Mr. Porter, looking greatly puzzled, observed to the coroner, “I have listened to your inquiries with interest; and I would like to know what, if any, special importance is attached to this subject of yellow roses.”
“I'm not able to tell you,” replied Mr. Monroe. “I asked these questions at the instigation of another, who doubtless has some good reason for them, which he will explain in due time.”
Mr. Porter seemed satisfied with this, and I nodded my head at the coroner, as if bidding him to proceed.
But if I had been surprised before at the all but spoken intelligence which passed between the two servants, Elsa and Louis, I was more amazed now. They shot rapid glances at each other, which were evidently full of meaning to themselves. Elsa was deathly white, her lips trembled, and she looked at the Frenchman as if in terror of her life. But though he glanced at her meaningly, now and then, Louis's anxiety seemed to me to be more for Florence Lloyd than for her maid.
But now the coroner was talking very gravely to Miss Lloyd.
“Do you corroborate,” he was saying, “the statements of your maid about the flowers that were sent you last evening?”
“I do,” she replied.
“From whom did they come?”
“From Mr. Hall.”
“Mr. Hall,” said, the coroner, turning toward the young man, “how could you send flowers to Miss Lloyd last evening if you were in New York City?”
“Easily,” was the cool reply. “I left Sedgwick on the six o'clock train. On my way to the station I stopped at a florist's and ordered some roses sent to Miss Lloyd. If they did not arrive until she was at dinner, they were not sent immediately, as the florist promised.”
“When did you receive them, Miss Lloyd?”
“They were in my room when I went up there at about ten o'clock last evening,” she replied, and her face showed her wonderment at these explicit questions.
The coroner's face showed almost as much wonderment, and I said: “Perhaps, Mr. Monroe, I may ask a few questions right here.”
“Certainly,” he replied.
And thus it was, for the first time in my life, I directly addressed Florence Lloyd.

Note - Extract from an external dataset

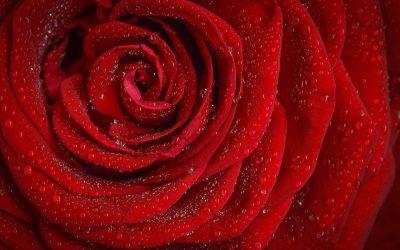 La rose éternelle, un objet de décoration raffiné pour votre intérieur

“When you went up to your room at ten o'clock, the flowers were there?” I asked, and I felt a most uncomfortable pounding at my heart because of the trap I was deliberately laying for her. But it had to be done, and even as I spoke, I experienced a glad realization, that if she were innocent, my questions could do her no harm.
“Yes,” she repeated, and for the first time favored me with a look of interest. I doubt if she knew my name or scarcely knew why I was there.
“And you pinned one on your gown?”
“I tucked it in among the laces at my throat, yes.”
“Miss Lloyd, do you still persist in saying you did not go down-stairs again, to your uncle's office?”
“I did not,” she repeated, but she turned white, and her voice was scarce more than a whisper.
“Then,” said I, “how did two petals of a yellow rose happen to be on the floor in the office this morning?”